Our study had several limitations. First, the model was assessed on a relatively small sample of clinical images, limiting the precision of our findings. Second, while the model maintained classification integrity against several distinct disease states, there remain additional pathologies that can mimic genital warts (e.g., molluscum contagiosum, condyloma lata of secondary syphilis, etc.), and thus potentially attenuate model performance. Subsequent work should aim to refine the model via including additional diseases in model training, evaluating the differences in model performance by skin tone, image quality, and type of image used, and aim to refine the synthetic image generation in order to reduce the number of implausible images produced. Reducing the number of implausible images produced will be additionally helpful for improving the usefulness of the approach described. As we did not have data on the reasons for classifying an image as implausible, such should be the subject of future work.
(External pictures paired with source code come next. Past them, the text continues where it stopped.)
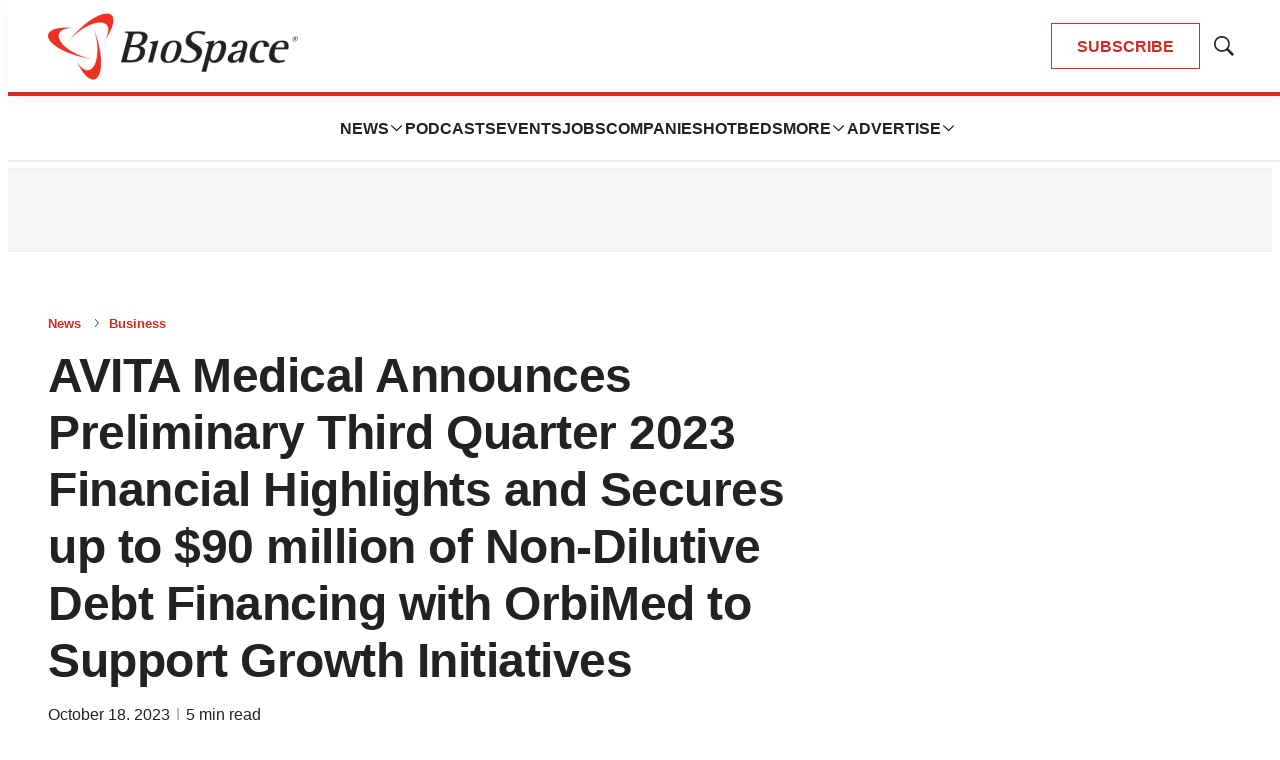

--- FILE ---
content_type: text/html; charset=utf-8
request_url: https://www.google.com/recaptcha/api2/aframe
body_size: 183
content:
<!DOCTYPE HTML><html><head><meta http-equiv="content-type" content="text/html; charset=UTF-8"></head><body><script nonce="nrXPJpW_VS3Dod7NZX_sCw">/** Anti-fraud and anti-abuse applications only. See google.com/recaptcha */ try{var clients={'sodar':'https://pagead2.googlesyndication.com/pagead/sodar?'};window.addEventListener("message",function(a){try{if(a.source===window.parent){var b=JSON.parse(a.data);var c=clients[b['id']];if(c){var d=document.createElement('img');d.src=c+b['params']+'&rc='+(localStorage.getItem("rc::a")?sessionStorage.getItem("rc::b"):"");window.document.body.appendChild(d);sessionStorage.setItem("rc::e",parseInt(sessionStorage.getItem("rc::e")||0)+1);localStorage.setItem("rc::h",'1769071634439');}}}catch(b){}});window.parent.postMessage("_grecaptcha_ready", "*");}catch(b){}</script></body></html>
Further, the performance of the model was assessed on submitted clinical images with a balanced distribution of diseases. Additional methods of evaluating model accuracy will be important to understand model performance and possible utility; the model could be compared, for example, against expert physician classification of such images, blinded to the diagnosis. Additionally, the model could be assessed against molecular diagnostic testing (e.g., polymerase chain reaction of lesion swabs). Future work could also develop alternative image generation methods for comparison in order to identify the optimal strategy. Real-world evaluation will support evaluation among populations with varying disease prevalence, as well as further evaluate if the range of HPV-related disease images sufficiently captured the diversity clinical presentations. Therefore, further evaluation in a real-world setting is warranted. However, given the potential impact of pairing image generation with classification model training, however, we feel those limitations do not diminish the importance of our findings.

Conclusion

We paired denoising diffusion probabilistic modeling with a text-to-image model to produce synthetic images based on minimal initial training, which we used to train a downstream disease classification model without any further augmentation. That model demonstrated excellent performance for classifying images of penile pathology. The potential applications of this successful synergistic pairing are numerous.

Fig. 1
figure 1

Examples of input text and output images from text-to-image generation.

Fig. 2
figure 2

Schematic showing model architecture pairing text-to-image inputs with denoising diffusion probabilistic modeling to generate synthetic images of HPV-related disease used to train a vision transformer classification model. Legend for Fig. 2: The figure shows the overall structure of the HPV-related disease classification model. Text-to-image inputs paired with a denoising diffusion probabilistic model generated synthetic images across a range of presentations. All generated images were then reviewed by an expert physician, and improbable synthetic images were removed. The remaining synthetic images were used as inputs in a vision transformer classification model along with clinical images of other similar diseases and non-diseased images.

Fig. 3
figure 3

Receiver operating characteristics curve for HPV-related disease classification model trained exclusively on synthetic images. Legend for Figure 3: The figure shows the receiver operating characteristics curve for the machine-learning HPV-related disease classification model, plotting model sensitivity against 1 minus the specificity.

Fig. 4
figure 4

Images incorrectly classified by the machine-learning model. Legend for Fig. 4: The figure shows six images misclassified by the machine-learning HPV classification model, one image of genital herpes incorrectly classified as HPV-related disease, two images of penile cancer incorrectly classified as HPV-related disease, and one image of penile eczema, penile psoriasis, and genital HSV incorrectly classified as non-diseased.